Que leur Europe est un cimetière? Allons, n’exagérons pas: une
maison de retraite, avec majorité de grabataires. Tandis que
l'Amérique bloque un budget pour que les plus pauvres n’aient
surtout pas accès aux soins médicaux, l’Europe célèbre l&
joie de vivre dans l'équilibre budgétaire et les
bijoutiers qui flinguent les voleurs à
la tire. Tandis que les classes inférieures se noyaient, les
premières classes embarquées dans les
canots de sauvetage du Titanic pleuraient à chaudes larmes. Alors,
devant le drame de Lampedusa, tout sauf des larmes. Et là, M.
Barroso ayant digéré son ragoût arrosé de bourgogne dans un bon
hôtel de Lampedusa, essuyant sa bouche, tapotant sa bedaine, nous
dit : « Mais le libre-échange crée des emplois ! Le
libre-échange sauve l'Afrique. » Mais, bien sûr, c’est
exactement ce que pensait « femme n° 57, environ 20 ans »,
une vraie femme, cher Monsieur de la Commission européenne, avec
tout ce qui fait une femme, une femme qui a dû sourire au vent de la
mer et se serrer contre ses compagnons avant que le bateau prenne
feu.

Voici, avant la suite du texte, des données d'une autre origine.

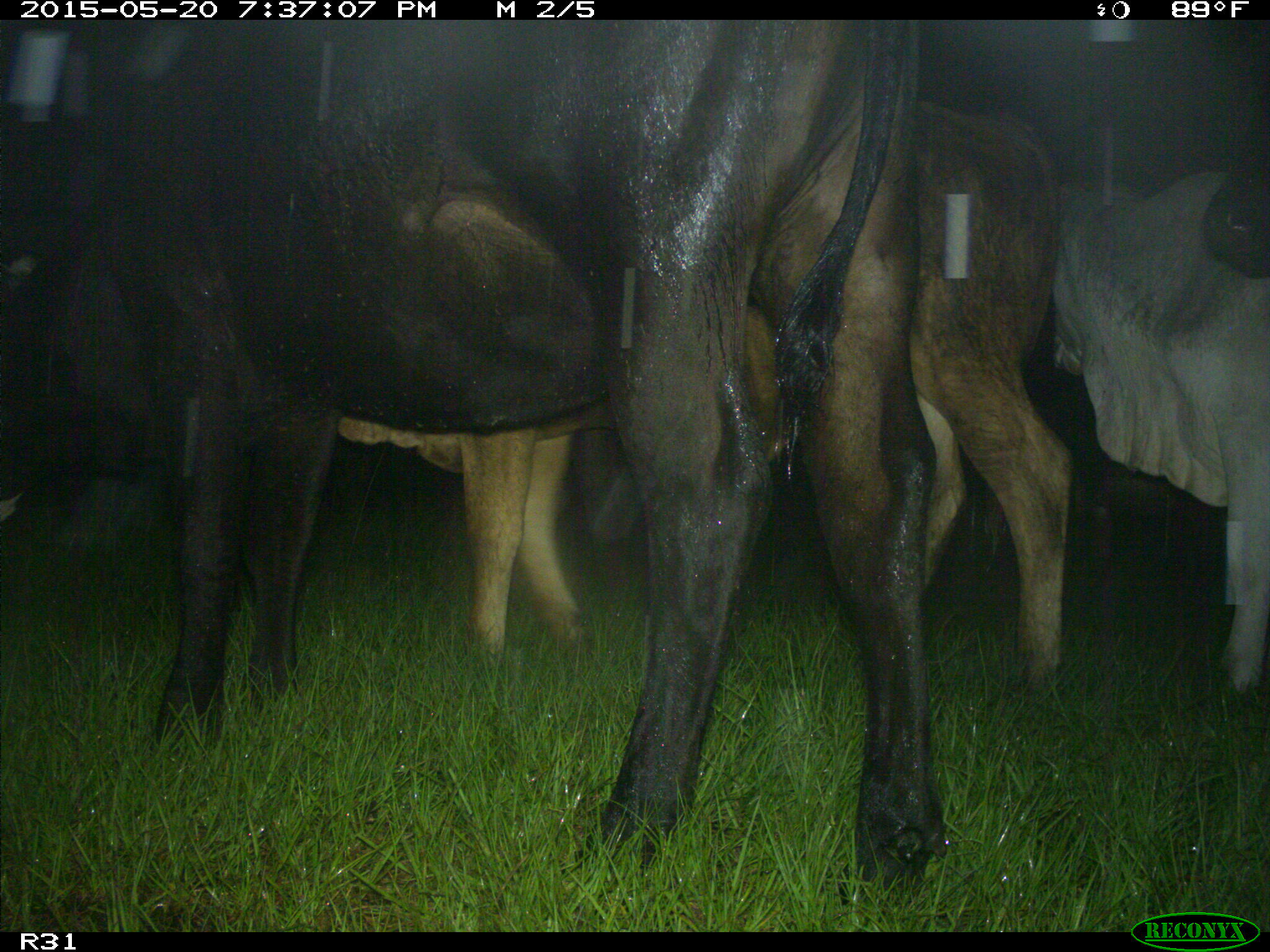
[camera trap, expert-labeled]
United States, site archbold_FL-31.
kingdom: Animalia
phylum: Chordata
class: Mammalia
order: Artiodactyla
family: Bovidae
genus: Bos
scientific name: Bos taurus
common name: domestic cow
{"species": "Bos taurus (domestic cow)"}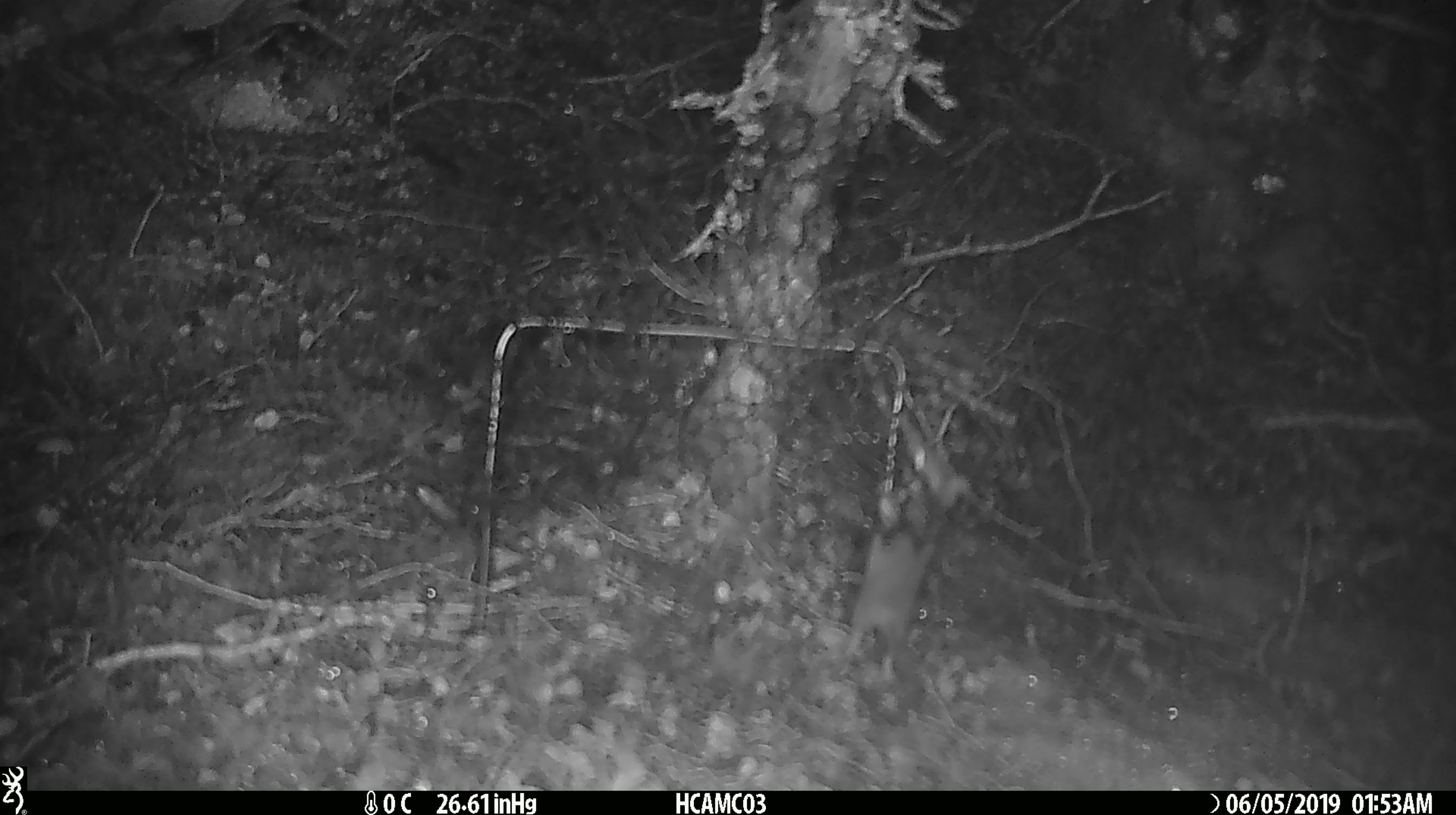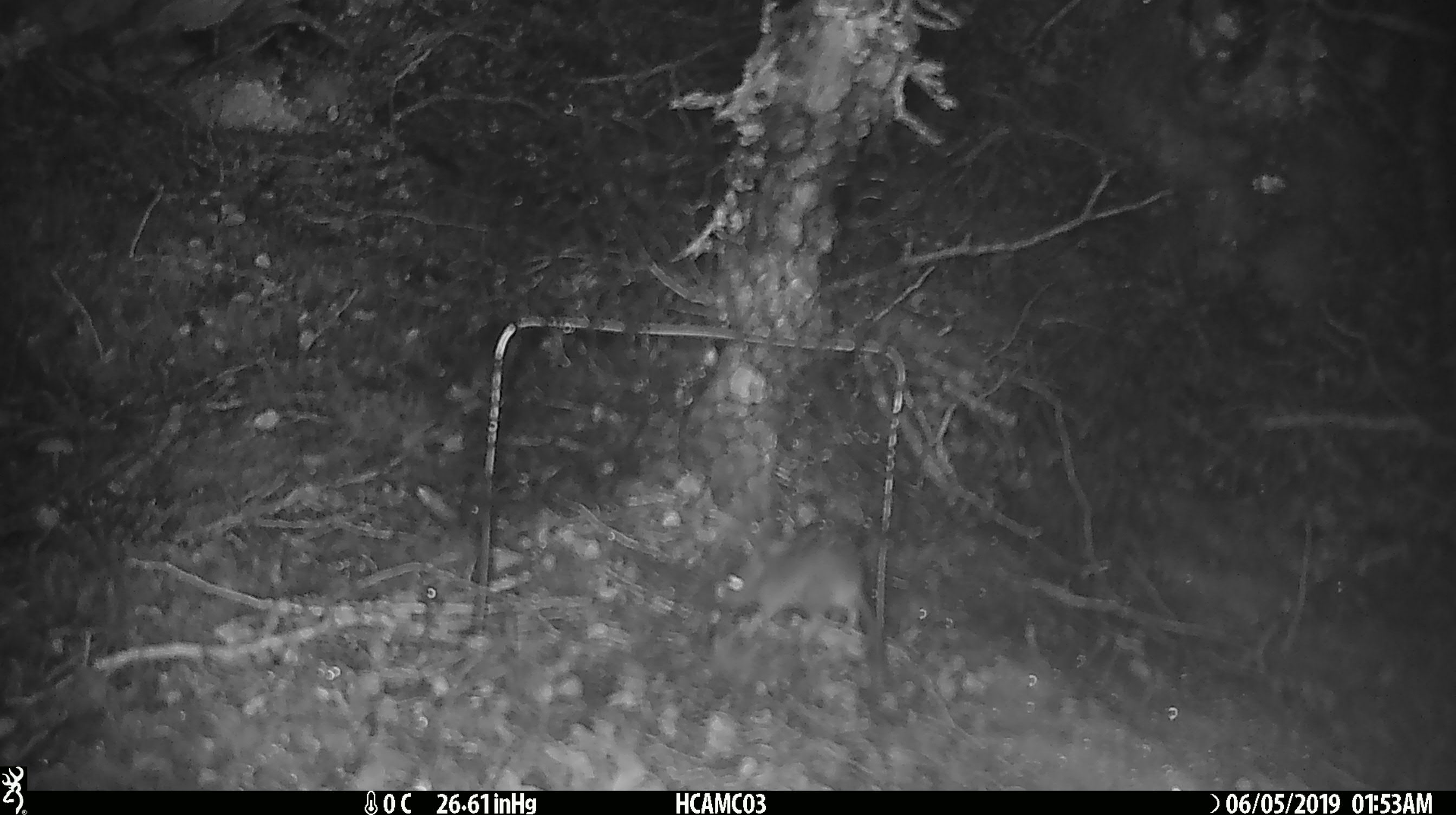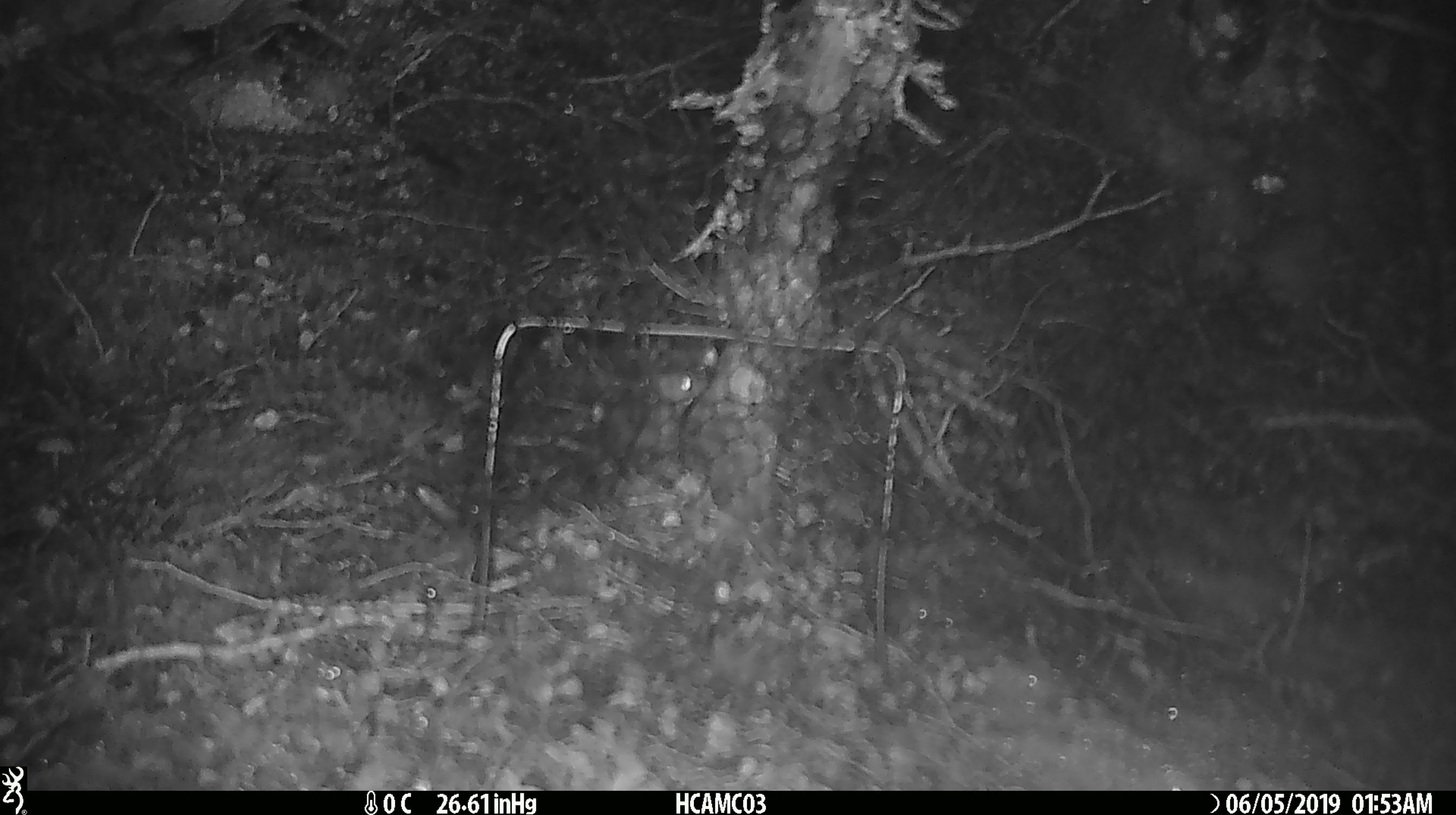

Messieurs les marchands de la Commission, les ergoteurs de «
l'efficacité économique » et de «l’esprit d'entreprise qui crée
des emplois », n’oubliez pas: numéro 57. Dans vos réunions
d’ectoplasmes des pays riches pour habitants trop gras,
souvenez-vous un instant : numéro 57, femme, environ vingt ans. Le
bel âge, non?
Jacques ajoutera : "La "classe politique" et "les gens" s'émeuvent, tout simplement parce que les morts ont été dénombrés lors du même naufrage."